• [GIVEN TEXT]:
At least all the fabric is indoors, in the highest and still dry corner of the basement. With all my non-resin dolls, who of course care whether they're wet or dry or kept at a decent temperature. Someday I will have a couple of curio cabinets and put them, and the small rodent skulls, and the interesting rocks in unusual wine glasses, and all my other interesting and completely useless stuff on display somewhere. This is the theory, at any rate. Perhaps we can intersperse them with display swords and
grauwulf's award scrolls for balance. That, some bookshelves, some windows, and maybe the turtle tank sounds like good living room decor, yes?
In the present (as opposed to hypothetical time) I have drawn up plans for a hutch with bookshelves to sit on the back half of my desk, and if I manage most of this week's goals in good order, I think I'll be ready to go get the hardware store to cut up a sheet of heavy plywood to my specifications, and possibly indulge myself with a box of nice short self-tapping screws. This weekend I'm kind of looking forward to the local event, which will be the first time I've managed to attend an Artisan's Row. (SCA craft day! whee!) I can't really remember the last time I went to an event without intent to fence (or at least dressing so that I could) but I'm not eligible for the novice tourney, and not interested in the triple elim, so we'll see. I guess I should scare up a period project to work on in the next day or two, huh?
In the mean time, I've been populating my friends list with author blogs, which is a strange and fascinating thing. I haven't decided how I feel about fandom, as such; to a certain extent it's a bit creepy, and that's why I've previously read books but not researched or followed authors. There's some benefit to reading what people who write fiction I enjoy write in their journals, though, and getting a bit more familiar with other people's mechanics of writing and with the SF/F fandoms & publishing industry is probably good for me. But then there's the problem of reading what other people write, and starting to feel like you know something about someone who wouldn't know you from a hole in the ground (or might, but might not and you have no way of knowing...), and this confuses me. Not, I think, excessively important, but there's a definite learning curve. I tend to reply to posts when I think someone has said something interesting, but I'm trying to learn to censor the pointless agreement or "yes, that was interesting" impulses in the direction of strangers, while not be scared off too much by 50+ comments already on an entry if I have something to say.
The other advantage that's sort of a disadvantage is that I hear about all sorts of cons at which people who I would love to hear discuss their various advertised panel topics are about to appear. And these things all seem to take place in Boston, or Minneapolis, or central TX, or someplace on the left coast. The only things I know of in the Baltimore/DC radius are anime cons, which are all very well for art and costumes, but I'm not particularly interested in the programming. (Come on people, you know you want to have a SF/F con with real authors in the Baltimore Convention Center...) If there are any closer things, I also don't know how to find out about them. My lack of internet search skills continues to betray me.

• [REQUIRED WORK]:
• A. Rewrite everything in the journal entry from "At least all" down to "room decor, yes?", putting "fish tank" in place of "turtle tank".
• B. In the journal entry, why had the writer read books before without researching or following the people who wrote them?
• C. Continue the journal entry from its last sentence.
The rows that come next have nothing to do with the journal entry.

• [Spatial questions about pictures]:
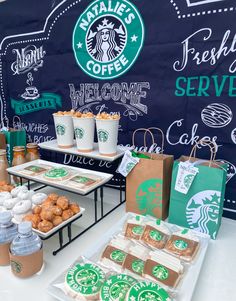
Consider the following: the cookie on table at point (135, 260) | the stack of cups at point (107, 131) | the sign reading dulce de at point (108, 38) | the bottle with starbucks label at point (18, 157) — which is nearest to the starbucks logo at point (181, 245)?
the cookie on table at point (135, 260)

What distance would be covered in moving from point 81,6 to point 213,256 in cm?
136

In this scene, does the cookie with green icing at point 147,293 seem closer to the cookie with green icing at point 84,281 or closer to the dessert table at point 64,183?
the cookie with green icing at point 84,281

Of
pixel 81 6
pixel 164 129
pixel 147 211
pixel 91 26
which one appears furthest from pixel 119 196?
pixel 81 6

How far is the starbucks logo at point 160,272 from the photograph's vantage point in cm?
71

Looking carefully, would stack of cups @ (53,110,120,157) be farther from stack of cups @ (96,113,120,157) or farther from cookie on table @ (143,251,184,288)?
cookie on table @ (143,251,184,288)

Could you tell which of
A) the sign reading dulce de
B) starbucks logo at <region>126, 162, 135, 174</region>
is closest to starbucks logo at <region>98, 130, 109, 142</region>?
starbucks logo at <region>126, 162, 135, 174</region>

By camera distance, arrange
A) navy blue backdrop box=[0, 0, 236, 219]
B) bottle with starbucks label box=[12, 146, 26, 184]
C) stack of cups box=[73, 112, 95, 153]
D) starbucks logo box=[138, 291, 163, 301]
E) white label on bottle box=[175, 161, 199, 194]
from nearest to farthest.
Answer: starbucks logo box=[138, 291, 163, 301] → white label on bottle box=[175, 161, 199, 194] → navy blue backdrop box=[0, 0, 236, 219] → stack of cups box=[73, 112, 95, 153] → bottle with starbucks label box=[12, 146, 26, 184]

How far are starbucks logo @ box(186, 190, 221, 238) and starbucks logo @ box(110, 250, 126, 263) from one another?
349 mm

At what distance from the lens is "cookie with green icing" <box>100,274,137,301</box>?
0.65 metres

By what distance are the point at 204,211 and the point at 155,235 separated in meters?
0.23

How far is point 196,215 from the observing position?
38.8 inches

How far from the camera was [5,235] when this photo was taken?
2.64ft

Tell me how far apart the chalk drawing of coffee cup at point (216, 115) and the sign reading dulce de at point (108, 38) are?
444 millimetres

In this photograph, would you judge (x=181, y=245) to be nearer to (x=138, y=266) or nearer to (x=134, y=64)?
(x=138, y=266)
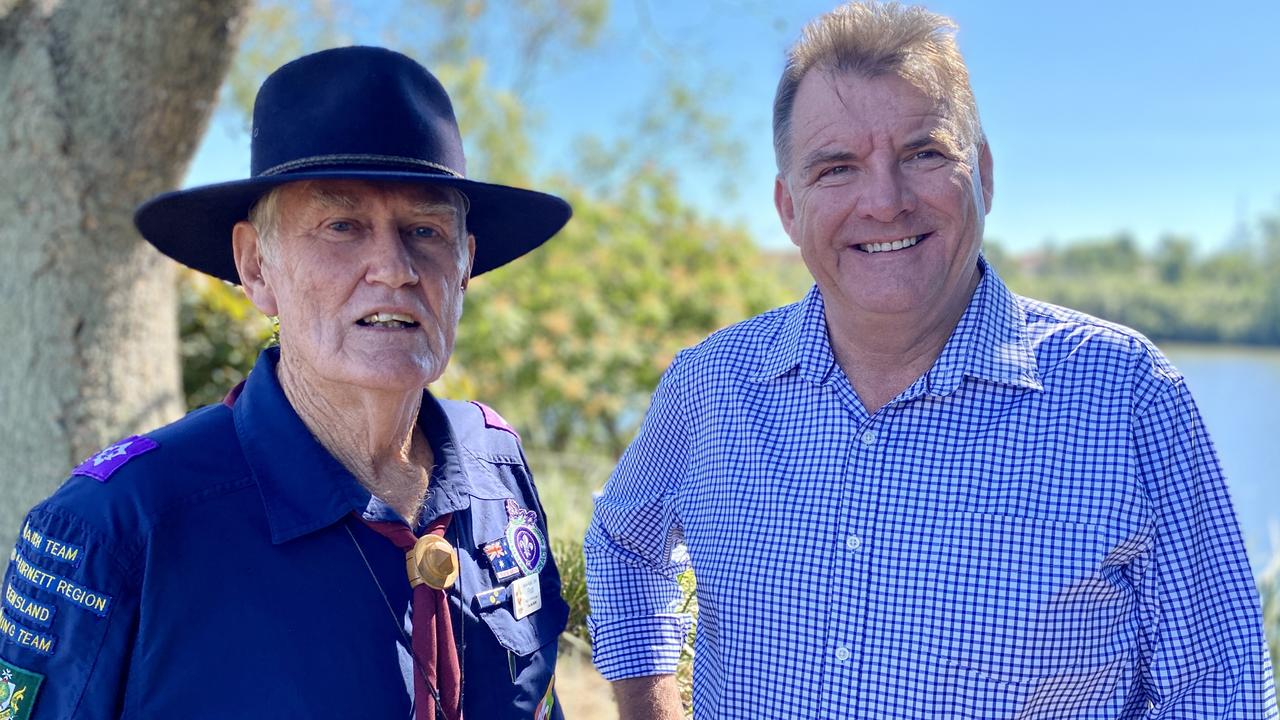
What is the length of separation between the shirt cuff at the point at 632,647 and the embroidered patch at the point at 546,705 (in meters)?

• [ANSWERS FOR THIS EXERCISE]:
• A.
At least all the fabric is indoors, in the highest and still dry corner of the basement. With all my non-resin dolls, who of course care whether they're wet or dry or kept at a decent temperature. Someday I will have a couple of curio cabinets and put them, and the small rodent skulls, and the interesting rocks in unusual wine glasses, and all my other interesting and completely useless stuff on display somewhere. This is the theory, at any rate. Perhaps we can intersperse them with display swords and
grauwulf's award scrolls for balance. That, some bookshelves, some windows, and maybe the fish tank sounds like good living room decor, yes?

• B. The writer finds fandom a bit creepy to a certain extent. That is why the writer had read books without researching or following their authors.

• C.
And then, too, a broader internet world has put me into the orbit of yelling class. If it had happened a year ago, I honestly wouldn't know that this was going on, and while I'm sure I could seek out all the original bits of RaceFail09 or whatever it's being referred to by others, it is very much the sort of thing I avoid when I can. Like, er, politics and current events? Partly, and this is horrible but true, I am honestly far more interested in politics of the late Roman Republic than in the Holocaust Museum shootings last week. (which I only heard of because
grauwulf mentioned them...) I was raised to think that complete ignorance about current events/social climates is not actually ok, and I pretty much believe this, but I'm still about as much interested in politics as in watching TV. The TV here hasn't even been turned on since before the wedding.
The other main factor (and this is a large part of why I don't do politics, either) is that I HATE the point where people get so upset about what they have to say that they stop listening to anything else. I can't argue worth anything, as once I get angry my brain shuts down and all I'm capable of doing is throwing mud. I don't appreciate this in myself, and therefore I attempt to avoid it. I appreciate it even less in other people: raised voices, tones of accusation, and generalized slurs thrown in my direction send me into a physical curl-up-and-cry reaction whether I will or no. The fact that this frustrates me only exacerbates it. And aside from concerns of comfort and emotional stability, as far as I'm aware being yelled at is not generally recognized by those who study brains as a good way to change people's minds. If it's my mind you're trying to change, a "hey, you might want to consider this..." followed by ignoring my instant reaction of "But that doesn't make any sense!" and bringing up the subject again a few days or a week later is probably the best approach. It's not a particularly useful pattern, but I've seen it in other people, and in myself enough times that I finally figured out that is what I do. I don't mean to say that's going to apply well to communications between masses of people on the internet, but I don't think reading other people's flamewars is going to help me become a better person, either.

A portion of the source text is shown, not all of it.